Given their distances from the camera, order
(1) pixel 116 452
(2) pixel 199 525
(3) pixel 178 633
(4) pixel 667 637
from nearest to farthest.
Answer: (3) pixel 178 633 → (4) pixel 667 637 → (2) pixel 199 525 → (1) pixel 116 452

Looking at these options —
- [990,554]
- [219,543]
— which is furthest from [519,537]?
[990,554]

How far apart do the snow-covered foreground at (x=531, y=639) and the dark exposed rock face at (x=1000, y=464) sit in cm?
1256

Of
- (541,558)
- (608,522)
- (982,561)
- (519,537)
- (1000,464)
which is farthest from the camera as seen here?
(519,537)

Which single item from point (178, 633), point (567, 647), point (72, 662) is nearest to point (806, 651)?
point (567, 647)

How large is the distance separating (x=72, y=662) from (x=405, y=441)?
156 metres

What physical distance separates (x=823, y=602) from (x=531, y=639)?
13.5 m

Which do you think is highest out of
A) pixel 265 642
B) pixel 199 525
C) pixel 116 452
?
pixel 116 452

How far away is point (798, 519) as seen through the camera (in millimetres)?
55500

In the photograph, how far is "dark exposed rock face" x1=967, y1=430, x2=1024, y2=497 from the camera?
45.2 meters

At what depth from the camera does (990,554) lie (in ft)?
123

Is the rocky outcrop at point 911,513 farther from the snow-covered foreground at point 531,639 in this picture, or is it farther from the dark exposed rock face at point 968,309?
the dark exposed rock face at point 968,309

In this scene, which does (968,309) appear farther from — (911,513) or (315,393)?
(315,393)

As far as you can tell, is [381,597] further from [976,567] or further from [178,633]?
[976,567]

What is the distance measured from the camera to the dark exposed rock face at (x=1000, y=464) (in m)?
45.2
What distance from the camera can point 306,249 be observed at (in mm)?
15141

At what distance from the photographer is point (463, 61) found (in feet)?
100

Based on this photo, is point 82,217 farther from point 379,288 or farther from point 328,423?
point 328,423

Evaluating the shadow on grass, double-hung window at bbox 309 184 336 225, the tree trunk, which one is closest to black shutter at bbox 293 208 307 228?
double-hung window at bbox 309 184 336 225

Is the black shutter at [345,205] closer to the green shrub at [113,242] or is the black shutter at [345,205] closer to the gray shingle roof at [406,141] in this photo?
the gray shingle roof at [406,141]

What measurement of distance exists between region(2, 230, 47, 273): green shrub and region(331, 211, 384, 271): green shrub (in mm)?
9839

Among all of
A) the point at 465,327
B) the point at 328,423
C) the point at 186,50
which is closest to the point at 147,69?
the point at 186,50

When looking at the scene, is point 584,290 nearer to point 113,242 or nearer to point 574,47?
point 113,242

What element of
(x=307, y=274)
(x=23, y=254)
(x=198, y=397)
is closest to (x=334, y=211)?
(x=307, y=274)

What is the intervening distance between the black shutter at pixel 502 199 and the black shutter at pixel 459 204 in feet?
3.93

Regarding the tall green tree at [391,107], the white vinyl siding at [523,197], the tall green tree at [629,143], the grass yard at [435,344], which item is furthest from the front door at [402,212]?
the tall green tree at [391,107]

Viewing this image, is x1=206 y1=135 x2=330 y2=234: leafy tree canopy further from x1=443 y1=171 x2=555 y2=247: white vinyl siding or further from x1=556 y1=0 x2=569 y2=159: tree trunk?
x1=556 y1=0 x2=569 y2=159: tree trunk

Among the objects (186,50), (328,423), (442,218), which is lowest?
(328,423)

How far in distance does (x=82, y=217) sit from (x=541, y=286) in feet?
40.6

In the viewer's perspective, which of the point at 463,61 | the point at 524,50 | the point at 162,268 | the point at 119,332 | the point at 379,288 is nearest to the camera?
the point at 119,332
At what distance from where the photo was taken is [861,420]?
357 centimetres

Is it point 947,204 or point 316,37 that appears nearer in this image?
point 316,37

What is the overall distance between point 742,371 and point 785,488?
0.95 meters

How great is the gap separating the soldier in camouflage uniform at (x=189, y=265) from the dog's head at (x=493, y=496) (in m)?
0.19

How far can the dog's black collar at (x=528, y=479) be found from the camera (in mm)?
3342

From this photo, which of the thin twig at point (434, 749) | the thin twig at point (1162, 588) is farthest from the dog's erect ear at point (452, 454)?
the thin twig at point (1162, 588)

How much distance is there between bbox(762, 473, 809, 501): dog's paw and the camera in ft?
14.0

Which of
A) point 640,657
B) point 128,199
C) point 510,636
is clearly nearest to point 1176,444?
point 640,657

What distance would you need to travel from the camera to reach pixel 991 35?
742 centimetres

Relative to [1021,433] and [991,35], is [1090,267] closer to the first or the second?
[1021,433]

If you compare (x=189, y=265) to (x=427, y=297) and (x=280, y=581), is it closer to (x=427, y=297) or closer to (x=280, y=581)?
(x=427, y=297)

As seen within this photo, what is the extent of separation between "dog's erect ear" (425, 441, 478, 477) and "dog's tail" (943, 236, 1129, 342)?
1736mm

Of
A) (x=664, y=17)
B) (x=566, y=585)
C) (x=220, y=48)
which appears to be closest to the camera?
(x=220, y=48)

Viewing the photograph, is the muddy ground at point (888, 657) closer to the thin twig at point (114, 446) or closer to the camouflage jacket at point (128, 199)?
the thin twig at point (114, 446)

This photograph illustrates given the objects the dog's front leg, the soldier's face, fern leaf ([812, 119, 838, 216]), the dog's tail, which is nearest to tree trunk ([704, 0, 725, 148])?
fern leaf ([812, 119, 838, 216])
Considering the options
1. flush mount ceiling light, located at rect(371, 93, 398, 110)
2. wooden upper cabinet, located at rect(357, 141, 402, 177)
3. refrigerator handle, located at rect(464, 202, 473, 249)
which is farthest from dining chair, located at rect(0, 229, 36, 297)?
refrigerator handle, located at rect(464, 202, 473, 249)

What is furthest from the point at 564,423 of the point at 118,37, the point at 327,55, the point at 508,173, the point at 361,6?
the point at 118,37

=-=-=

REQUIRED WORK
Print every row above again, word for word, with nothing changed.

SOLUTION TO THIS PROBLEM
Given their distances from the camera, order
(1) pixel 116 452
(2) pixel 199 525
(3) pixel 178 633
(4) pixel 667 637
from nearest to farthest.
Answer: (3) pixel 178 633 → (4) pixel 667 637 → (2) pixel 199 525 → (1) pixel 116 452

Looking at these options —
- [990,554]
- [219,543]
— which is furthest from [519,537]?
[990,554]

How far apart do the snow-covered foreground at (x=531, y=639) and the dark exposed rock face at (x=1000, y=464) sit in cm?
1256

Of
- (541,558)
- (608,522)
- (982,561)
- (519,537)
- (1000,464)
which is farthest from the camera as seen here?
(519,537)

Which single item from point (178, 633), point (567, 647), point (72, 662) is nearest to point (806, 651)?
point (567, 647)

How large is the distance separating (x=72, y=662) from (x=405, y=441)?
156 metres

What physical distance separates (x=823, y=602) from (x=531, y=639)?
13.5 m

Which do you think is highest out of
A) pixel 265 642
B) pixel 199 525
C) pixel 116 452
?
pixel 116 452

How far away is point (798, 519) as seen through the camera (in millimetres)?
55500

In the photograph, how far is "dark exposed rock face" x1=967, y1=430, x2=1024, y2=497 from the camera?
45.2 meters

At what depth from the camera does (990,554) lie (in ft)?
123

Is the rocky outcrop at point 911,513 farther from the snow-covered foreground at point 531,639 in this picture, or is it farther from the dark exposed rock face at point 968,309?
the dark exposed rock face at point 968,309

In this scene, which does (968,309) appear farther from — (911,513) or (315,393)?
(315,393)

As far as you can tell, is [381,597] further from [976,567] or further from [178,633]?
[976,567]

What is the distance measured from the camera to the dark exposed rock face at (x=1000, y=464) (in m)?
45.2
What distance from the camera can point 306,249 be observed at (in mm)?
15141

At what distance from the photographer is point (463, 61) found (in feet)?
100

Based on this photo, is point 82,217 farther from point 379,288 or farther from point 328,423?
point 328,423

Evaluating the shadow on grass, double-hung window at bbox 309 184 336 225, the tree trunk, which one is closest to black shutter at bbox 293 208 307 228?
double-hung window at bbox 309 184 336 225

Is the black shutter at [345,205] closer to the green shrub at [113,242] or is the black shutter at [345,205] closer to the gray shingle roof at [406,141] in this photo?
the gray shingle roof at [406,141]

What measurement of distance exists between region(2, 230, 47, 273): green shrub and region(331, 211, 384, 271): green shrub (in mm)?
9839

Among all of
A) the point at 465,327
B) the point at 328,423
C) the point at 186,50
which is closest to the point at 147,69?
the point at 186,50

When looking at the scene, is point 584,290 nearer to point 113,242 or nearer to point 574,47?
point 113,242

What element of
(x=307, y=274)
(x=23, y=254)
(x=198, y=397)
is closest to (x=334, y=211)?
(x=307, y=274)

What is the intervening distance between the black shutter at pixel 502 199 and the black shutter at pixel 459 204 in feet?
3.93

Regarding the tall green tree at [391,107], the white vinyl siding at [523,197], the tall green tree at [629,143], the grass yard at [435,344], which item is furthest from the front door at [402,212]?
the tall green tree at [391,107]

Viewing this image, is x1=206 y1=135 x2=330 y2=234: leafy tree canopy further from x1=443 y1=171 x2=555 y2=247: white vinyl siding or further from x1=556 y1=0 x2=569 y2=159: tree trunk?
x1=556 y1=0 x2=569 y2=159: tree trunk

Among the objects (186,50), (328,423), (442,218), which is lowest?
(328,423)

How far in distance does (x=82, y=217) sit from (x=541, y=286) in feet?
40.6

In the viewer's perspective, which of the point at 463,61 | the point at 524,50 | the point at 162,268 | the point at 119,332 | the point at 379,288 is nearest to the camera?
the point at 119,332
At what distance from where the photo was taken is [861,420]?
357 centimetres

Is it point 947,204 or point 316,37 that appears nearer in this image?
point 316,37

What is the overall distance between point 742,371 and point 785,488?
0.95 meters

How great is the gap separating the soldier in camouflage uniform at (x=189, y=265) from the dog's head at (x=493, y=496) (in m)?
0.19

How far can the dog's black collar at (x=528, y=479) be found from the camera (in mm)?
3342

From this photo, which of the thin twig at point (434, 749) | the thin twig at point (1162, 588) is farthest from the dog's erect ear at point (452, 454)?
the thin twig at point (1162, 588)

How much distance is there between bbox(762, 473, 809, 501): dog's paw and the camera in ft?
14.0

Which of
A) point 640,657
B) point 128,199
C) point 510,636
is clearly nearest to point 1176,444?
point 640,657

What distance would you need to travel from the camera to reach pixel 991 35?
742 centimetres

Relative to [1021,433] and [991,35], is [1090,267] closer to the first or the second?
[1021,433]

If you compare (x=189, y=265) to (x=427, y=297) and (x=280, y=581), is it closer to (x=427, y=297) or closer to (x=280, y=581)?
(x=427, y=297)

As seen within this photo, what is the extent of separation between "dog's erect ear" (425, 441, 478, 477) and "dog's tail" (943, 236, 1129, 342)?
1736mm

Of
A) (x=664, y=17)
B) (x=566, y=585)
C) (x=220, y=48)
which appears to be closest to the camera?
(x=220, y=48)

Viewing the photograph, is the muddy ground at point (888, 657) closer to the thin twig at point (114, 446) or closer to the camouflage jacket at point (128, 199)?
the thin twig at point (114, 446)

This photograph illustrates given the objects the dog's front leg, the soldier's face, fern leaf ([812, 119, 838, 216]), the dog's tail, which is nearest to tree trunk ([704, 0, 725, 148])?
fern leaf ([812, 119, 838, 216])
Considering the options
1. flush mount ceiling light, located at rect(371, 93, 398, 110)
2. wooden upper cabinet, located at rect(357, 141, 402, 177)
3. refrigerator handle, located at rect(464, 202, 473, 249)
which is farthest from dining chair, located at rect(0, 229, 36, 297)?
refrigerator handle, located at rect(464, 202, 473, 249)

What is furthest from the point at 564,423 of the point at 118,37, the point at 327,55, the point at 508,173, the point at 361,6?
the point at 118,37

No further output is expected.